Goal of the exercise> Lay out the lines from the one containing "Is the point at 220,332" through the one containing "the sea wave at (x=256, y=259) →", both included, as a Markdown table with a Row column for the row number and a Line column for the line. Leave out any blank lines.

Supplied records>
** Begin **

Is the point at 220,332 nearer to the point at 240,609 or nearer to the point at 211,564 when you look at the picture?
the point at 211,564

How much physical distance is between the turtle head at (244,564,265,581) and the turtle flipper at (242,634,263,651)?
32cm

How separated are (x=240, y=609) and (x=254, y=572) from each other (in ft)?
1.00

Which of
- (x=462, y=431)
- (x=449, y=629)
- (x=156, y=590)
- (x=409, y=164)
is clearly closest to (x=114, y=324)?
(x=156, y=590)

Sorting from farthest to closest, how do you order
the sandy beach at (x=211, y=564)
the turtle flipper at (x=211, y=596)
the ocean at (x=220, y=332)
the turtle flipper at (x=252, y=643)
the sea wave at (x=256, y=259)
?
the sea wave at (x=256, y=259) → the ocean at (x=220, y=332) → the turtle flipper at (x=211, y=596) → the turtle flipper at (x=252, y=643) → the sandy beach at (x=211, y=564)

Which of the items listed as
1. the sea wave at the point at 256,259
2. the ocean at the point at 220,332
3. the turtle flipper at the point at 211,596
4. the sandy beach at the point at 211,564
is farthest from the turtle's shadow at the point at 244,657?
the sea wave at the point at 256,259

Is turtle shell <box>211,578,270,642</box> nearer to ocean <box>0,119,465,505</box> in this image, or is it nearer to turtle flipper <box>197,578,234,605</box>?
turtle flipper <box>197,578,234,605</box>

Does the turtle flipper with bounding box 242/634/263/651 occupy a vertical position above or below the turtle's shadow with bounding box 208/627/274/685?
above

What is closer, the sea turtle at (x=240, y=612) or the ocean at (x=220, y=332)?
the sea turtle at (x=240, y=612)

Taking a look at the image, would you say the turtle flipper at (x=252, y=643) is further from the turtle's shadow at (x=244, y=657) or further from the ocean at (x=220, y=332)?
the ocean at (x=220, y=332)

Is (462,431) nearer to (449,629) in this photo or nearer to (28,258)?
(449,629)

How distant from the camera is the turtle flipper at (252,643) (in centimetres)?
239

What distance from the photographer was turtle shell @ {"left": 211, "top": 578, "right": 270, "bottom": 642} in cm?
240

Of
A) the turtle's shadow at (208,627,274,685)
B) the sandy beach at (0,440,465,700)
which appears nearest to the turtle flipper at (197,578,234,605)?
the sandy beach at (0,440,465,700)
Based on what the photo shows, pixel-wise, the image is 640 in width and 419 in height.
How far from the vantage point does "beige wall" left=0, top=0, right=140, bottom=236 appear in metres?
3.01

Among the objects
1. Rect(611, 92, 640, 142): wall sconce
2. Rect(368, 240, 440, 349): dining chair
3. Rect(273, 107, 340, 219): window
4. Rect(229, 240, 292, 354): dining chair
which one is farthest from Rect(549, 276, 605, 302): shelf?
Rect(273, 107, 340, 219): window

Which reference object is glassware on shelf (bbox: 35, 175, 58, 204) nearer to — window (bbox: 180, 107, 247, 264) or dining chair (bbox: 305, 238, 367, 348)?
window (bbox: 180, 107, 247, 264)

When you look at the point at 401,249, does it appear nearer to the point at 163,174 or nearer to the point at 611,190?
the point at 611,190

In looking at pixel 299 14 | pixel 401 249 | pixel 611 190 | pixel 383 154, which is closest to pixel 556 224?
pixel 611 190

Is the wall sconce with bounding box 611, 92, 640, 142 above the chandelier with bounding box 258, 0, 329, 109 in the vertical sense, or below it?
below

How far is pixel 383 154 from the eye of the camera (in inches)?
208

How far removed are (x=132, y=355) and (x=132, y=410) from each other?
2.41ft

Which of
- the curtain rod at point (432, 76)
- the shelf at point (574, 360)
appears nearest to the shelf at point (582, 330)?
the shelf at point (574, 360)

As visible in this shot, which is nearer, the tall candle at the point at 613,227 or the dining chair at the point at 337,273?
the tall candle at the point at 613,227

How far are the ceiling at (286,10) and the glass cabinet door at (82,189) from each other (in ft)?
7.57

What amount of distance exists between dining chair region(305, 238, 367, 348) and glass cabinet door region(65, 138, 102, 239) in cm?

** End **
** Begin **

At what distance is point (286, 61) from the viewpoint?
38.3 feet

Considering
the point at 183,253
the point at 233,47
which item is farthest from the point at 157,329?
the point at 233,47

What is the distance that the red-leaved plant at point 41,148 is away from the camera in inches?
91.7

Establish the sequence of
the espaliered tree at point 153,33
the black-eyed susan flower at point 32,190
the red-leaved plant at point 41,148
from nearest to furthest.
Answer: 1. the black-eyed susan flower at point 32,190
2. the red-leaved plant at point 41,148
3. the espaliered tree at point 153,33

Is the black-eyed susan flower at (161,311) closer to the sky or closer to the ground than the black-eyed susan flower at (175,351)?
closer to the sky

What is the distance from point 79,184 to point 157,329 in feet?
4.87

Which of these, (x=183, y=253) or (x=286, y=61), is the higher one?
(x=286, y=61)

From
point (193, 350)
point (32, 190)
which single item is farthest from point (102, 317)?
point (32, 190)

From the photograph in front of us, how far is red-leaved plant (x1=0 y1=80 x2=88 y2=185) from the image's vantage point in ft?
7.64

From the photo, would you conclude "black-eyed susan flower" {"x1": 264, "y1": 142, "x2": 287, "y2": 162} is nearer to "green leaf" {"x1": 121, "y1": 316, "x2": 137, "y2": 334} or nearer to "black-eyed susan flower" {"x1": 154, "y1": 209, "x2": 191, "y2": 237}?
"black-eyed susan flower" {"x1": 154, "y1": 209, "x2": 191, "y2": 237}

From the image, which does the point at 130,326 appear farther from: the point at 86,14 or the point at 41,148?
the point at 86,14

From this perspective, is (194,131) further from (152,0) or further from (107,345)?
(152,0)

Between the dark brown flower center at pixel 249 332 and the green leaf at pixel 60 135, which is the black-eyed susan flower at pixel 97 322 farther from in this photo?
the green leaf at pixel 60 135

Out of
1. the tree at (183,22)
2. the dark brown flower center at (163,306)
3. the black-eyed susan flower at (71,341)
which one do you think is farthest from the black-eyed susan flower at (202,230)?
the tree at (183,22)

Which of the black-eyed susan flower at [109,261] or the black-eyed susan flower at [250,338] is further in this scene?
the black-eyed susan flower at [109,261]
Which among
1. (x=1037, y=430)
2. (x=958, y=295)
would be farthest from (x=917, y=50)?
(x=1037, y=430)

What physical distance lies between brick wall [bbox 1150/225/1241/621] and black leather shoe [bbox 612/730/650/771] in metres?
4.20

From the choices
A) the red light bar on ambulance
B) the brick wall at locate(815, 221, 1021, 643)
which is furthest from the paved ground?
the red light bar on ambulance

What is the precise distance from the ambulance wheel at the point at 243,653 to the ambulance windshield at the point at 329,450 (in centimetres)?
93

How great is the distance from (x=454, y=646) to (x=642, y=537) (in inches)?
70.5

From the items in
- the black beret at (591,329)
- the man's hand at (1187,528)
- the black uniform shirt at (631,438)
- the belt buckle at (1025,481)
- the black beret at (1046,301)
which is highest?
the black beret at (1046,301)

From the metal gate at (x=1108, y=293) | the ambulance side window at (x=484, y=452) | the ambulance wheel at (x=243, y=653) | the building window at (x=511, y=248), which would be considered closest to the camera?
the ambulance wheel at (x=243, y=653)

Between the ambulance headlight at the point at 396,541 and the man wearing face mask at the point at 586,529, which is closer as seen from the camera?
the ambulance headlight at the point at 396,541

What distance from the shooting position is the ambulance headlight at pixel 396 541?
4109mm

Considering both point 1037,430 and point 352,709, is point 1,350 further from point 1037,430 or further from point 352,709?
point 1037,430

** End **
** Begin **

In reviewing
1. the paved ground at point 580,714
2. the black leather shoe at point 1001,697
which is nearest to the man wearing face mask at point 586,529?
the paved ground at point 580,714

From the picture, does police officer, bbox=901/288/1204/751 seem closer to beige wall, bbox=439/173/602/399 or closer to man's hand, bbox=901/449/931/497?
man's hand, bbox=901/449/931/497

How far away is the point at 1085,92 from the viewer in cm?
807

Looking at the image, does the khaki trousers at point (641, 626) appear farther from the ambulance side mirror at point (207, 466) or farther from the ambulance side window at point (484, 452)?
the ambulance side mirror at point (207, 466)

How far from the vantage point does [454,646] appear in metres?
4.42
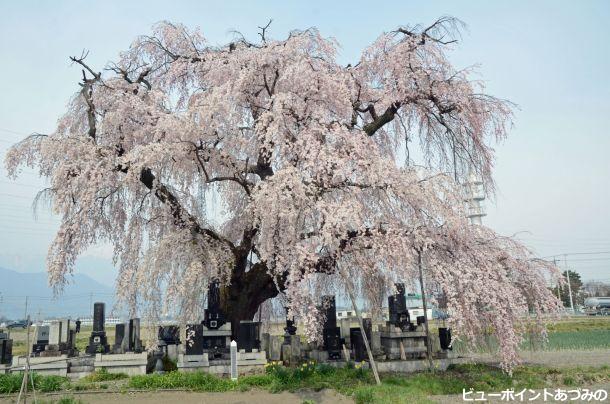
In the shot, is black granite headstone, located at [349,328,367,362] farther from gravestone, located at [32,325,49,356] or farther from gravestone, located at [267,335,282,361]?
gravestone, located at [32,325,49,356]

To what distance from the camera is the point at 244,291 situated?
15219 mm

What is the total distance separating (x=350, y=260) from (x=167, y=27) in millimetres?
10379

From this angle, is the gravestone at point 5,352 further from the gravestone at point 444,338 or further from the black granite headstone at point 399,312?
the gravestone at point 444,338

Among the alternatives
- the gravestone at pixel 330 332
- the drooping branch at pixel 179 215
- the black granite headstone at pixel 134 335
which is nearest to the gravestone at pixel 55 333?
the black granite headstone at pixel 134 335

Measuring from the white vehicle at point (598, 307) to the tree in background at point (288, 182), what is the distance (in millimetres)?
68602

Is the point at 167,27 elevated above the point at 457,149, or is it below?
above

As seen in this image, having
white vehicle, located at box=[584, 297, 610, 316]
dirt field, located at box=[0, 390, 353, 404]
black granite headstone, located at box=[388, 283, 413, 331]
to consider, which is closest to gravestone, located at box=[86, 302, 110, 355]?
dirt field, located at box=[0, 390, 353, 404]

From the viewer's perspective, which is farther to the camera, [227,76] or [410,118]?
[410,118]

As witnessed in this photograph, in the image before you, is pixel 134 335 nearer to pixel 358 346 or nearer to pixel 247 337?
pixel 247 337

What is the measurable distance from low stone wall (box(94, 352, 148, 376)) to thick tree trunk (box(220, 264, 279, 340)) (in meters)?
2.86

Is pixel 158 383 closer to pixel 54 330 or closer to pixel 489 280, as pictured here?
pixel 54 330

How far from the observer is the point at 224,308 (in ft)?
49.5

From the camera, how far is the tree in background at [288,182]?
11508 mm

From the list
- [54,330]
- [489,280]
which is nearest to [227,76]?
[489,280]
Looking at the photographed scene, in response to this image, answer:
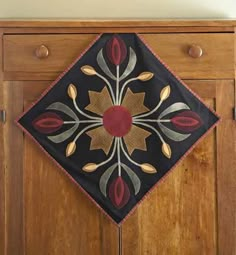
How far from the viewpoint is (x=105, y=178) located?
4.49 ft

** End **

Response>
| Row | Line |
|---|---|
| 1 | Is the point at 220,332 nearer to the point at 240,609 or nearer to the point at 211,564 when you look at the picture? |
| 2 | the point at 211,564 |
| 3 | How much physical distance is between the turtle head at (244,564,265,581) and the turtle flipper at (242,634,263,651)? |
| 4 | 32cm |
| 5 | How separated are (x=240, y=609) and (x=254, y=572) from each other (in ft)? |
| 6 | 1.00 |
| 7 | Which of |
| 8 | - (x=462, y=431) |
| 9 | - (x=449, y=629) |
| 10 | - (x=156, y=590) |
| 11 | - (x=409, y=164) |
| 12 | is clearly closest to (x=114, y=324)? |
| 13 | (x=156, y=590) |
| 14 | Sorting from farthest to closest, how do you order |
| 15 | the sandy beach at (x=211, y=564) |
| 16 | the turtle flipper at (x=211, y=596) |
| 17 | the ocean at (x=220, y=332) |
| 18 | the turtle flipper at (x=252, y=643) |
| 19 | the sea wave at (x=256, y=259) |
| 20 | ? |
| 21 | the sea wave at (x=256, y=259) → the ocean at (x=220, y=332) → the turtle flipper at (x=211, y=596) → the turtle flipper at (x=252, y=643) → the sandy beach at (x=211, y=564) |